• _PAGE TEXT_:
━━━━━━━━━━━━━━━━

The Center for the Study of Modern Art offers courses in art history, museum studies, and modern and contemporary art theory and practice. Courses are offered every fall and spring and are in collaboration with regional universities.
SPRING 2013 COURSE
Metaphysical Quests and Abstract Art in the 20th Century
January 15-May 7
Tuesdays, 2:30 to 5 pm
Center for the Study of Modern Art seminar room
$400, $350 for members
To enroll, contact Meg Clark, mclark@phillipscollection.org, 202-387-2151 x286
Course Description
This course explores modernism via the metaphysical and spiritual inquiries posed by numerous artists in both Europe and the United States from the turn of the 20th century to the mid-1960s. Some scholars would call these spiritual claims a failure of nerve or an escape from reality, but such attitudes fail to understand how integral such pronouncements were for the artists' projects. We will ground the artists' interests in vitalism, theosophy, Zen, and other non-traditional spiritualities in their particular historical settings, putting them in dialogue with both the formal qualities of artworks and the political engagements of the artists for a more holistic view of modernism's project. Artists to be considered include Wassily Kandinsky, Piet Mondrian, Kazimir Malevich, Barnett Newman, Mark Rothko, John Cage, and Agnes Martin.

━━━━━━━━━━━━━━━━

• _RECORD LIST_:
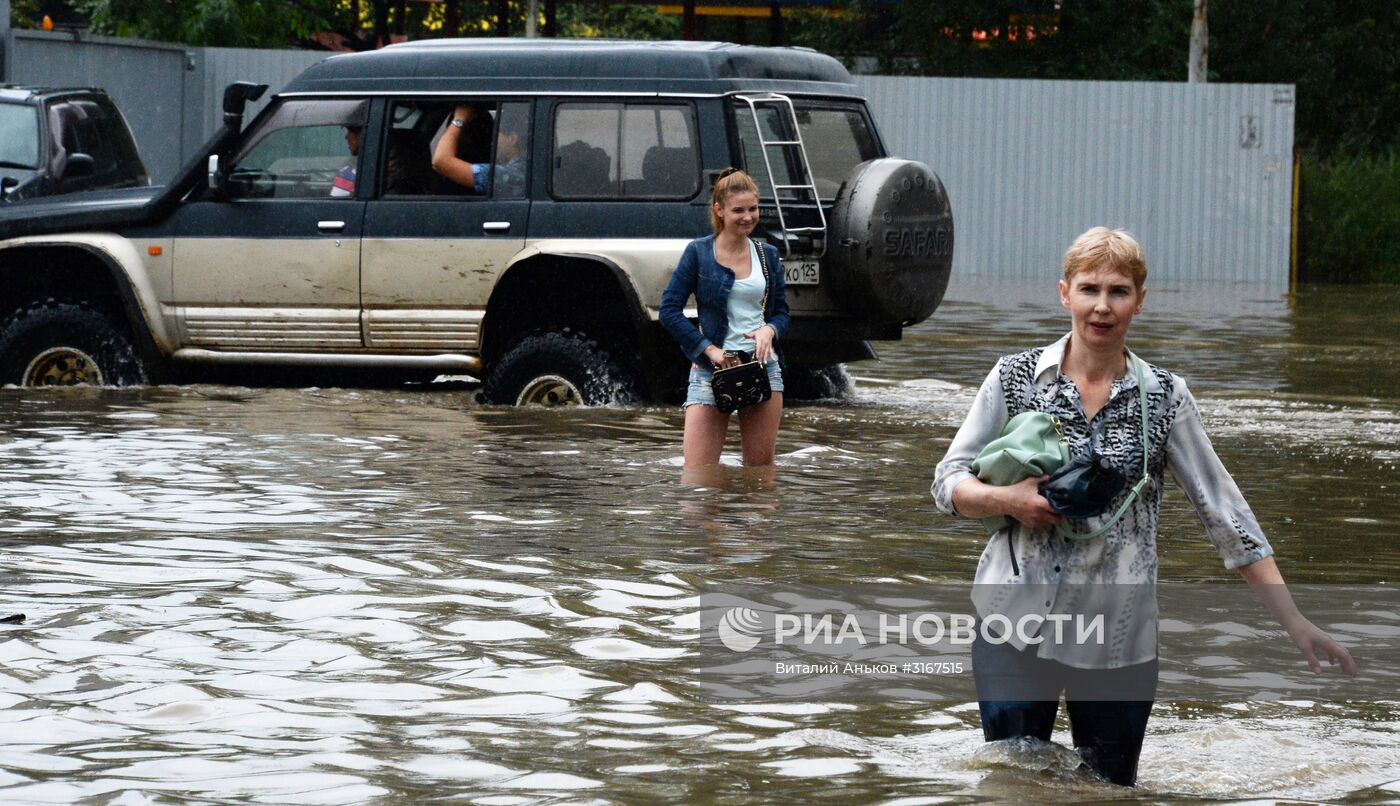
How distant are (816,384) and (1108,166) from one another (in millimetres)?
15126

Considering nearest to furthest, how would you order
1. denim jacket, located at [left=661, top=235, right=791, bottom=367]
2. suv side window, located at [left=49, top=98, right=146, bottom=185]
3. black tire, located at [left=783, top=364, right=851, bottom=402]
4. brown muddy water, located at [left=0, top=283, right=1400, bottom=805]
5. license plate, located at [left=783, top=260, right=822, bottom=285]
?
1. brown muddy water, located at [left=0, top=283, right=1400, bottom=805]
2. denim jacket, located at [left=661, top=235, right=791, bottom=367]
3. license plate, located at [left=783, top=260, right=822, bottom=285]
4. black tire, located at [left=783, top=364, right=851, bottom=402]
5. suv side window, located at [left=49, top=98, right=146, bottom=185]

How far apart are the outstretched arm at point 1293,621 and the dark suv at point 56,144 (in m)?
11.2

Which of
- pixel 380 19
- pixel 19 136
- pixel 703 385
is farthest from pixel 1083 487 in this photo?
pixel 380 19

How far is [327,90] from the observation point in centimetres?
1281

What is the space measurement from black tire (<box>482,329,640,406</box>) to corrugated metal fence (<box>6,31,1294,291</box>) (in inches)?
632

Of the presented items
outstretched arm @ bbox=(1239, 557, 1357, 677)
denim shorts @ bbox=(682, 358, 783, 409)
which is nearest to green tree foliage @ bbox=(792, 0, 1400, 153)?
denim shorts @ bbox=(682, 358, 783, 409)

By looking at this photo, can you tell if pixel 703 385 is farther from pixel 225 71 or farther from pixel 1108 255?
pixel 225 71

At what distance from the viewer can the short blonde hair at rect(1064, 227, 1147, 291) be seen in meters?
4.66

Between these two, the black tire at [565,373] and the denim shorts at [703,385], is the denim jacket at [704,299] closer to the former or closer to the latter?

━━━━━━━━━━━━━━━━

• _TASKS FOR THIS EXERCISE_:
**A.** Summarize the modern art course listing in two sentences.
**B.** Put this sentence from the modern art course listing into Spanish: "Courses are offered every fall and spring and are in collaboration with regional universities."
**C.** Carry on the modern art course listing from the point where it stops.
None of the items has anything to do with the modern art course listing.

• _TASK RESPONSES_:
**A.** The Center for the Study of Modern Art offers courses in art history, museum studies, and modern and contemporary art theory and practice every fall and spring, in collaboration with regional universities. Its spring 2013 course, Metaphysical Quests and Abstract Art in the 20th Century, meets on Tuesdays from January 15 to May 7 and explores the metaphysical and spiritual inquiries of artists in Europe and the United States from the turn of the 20th century to the mid-1960s.

**B.** Los cursos se ofrecen cada otoño y cada primavera y se realizan en colaboración con universidades regionales.

**C.**
About the Instructor
Dr. Valerie Hellstein is the 2012-13 Phillips Postdoctoral Fellow. She received her PhD in art history from Stony Brook University, New York, in 2010, and is a scholar of 20th-century American and European art, in particular the connections between modern art, spirituality, and politics. She is currently working on a book, tentatively titled Collective Anarchy: The Club, Abstract Expressionism, and the Cold War, and most recently taught at Boston College and the Massachusetts College of Art and Design. In addition to furthering her research and teaching at the Phillips, Dr. Hellstein will deliver a public lecture on her research in April 2013, and participate in other scholarly activity at the Center and the George Washington University.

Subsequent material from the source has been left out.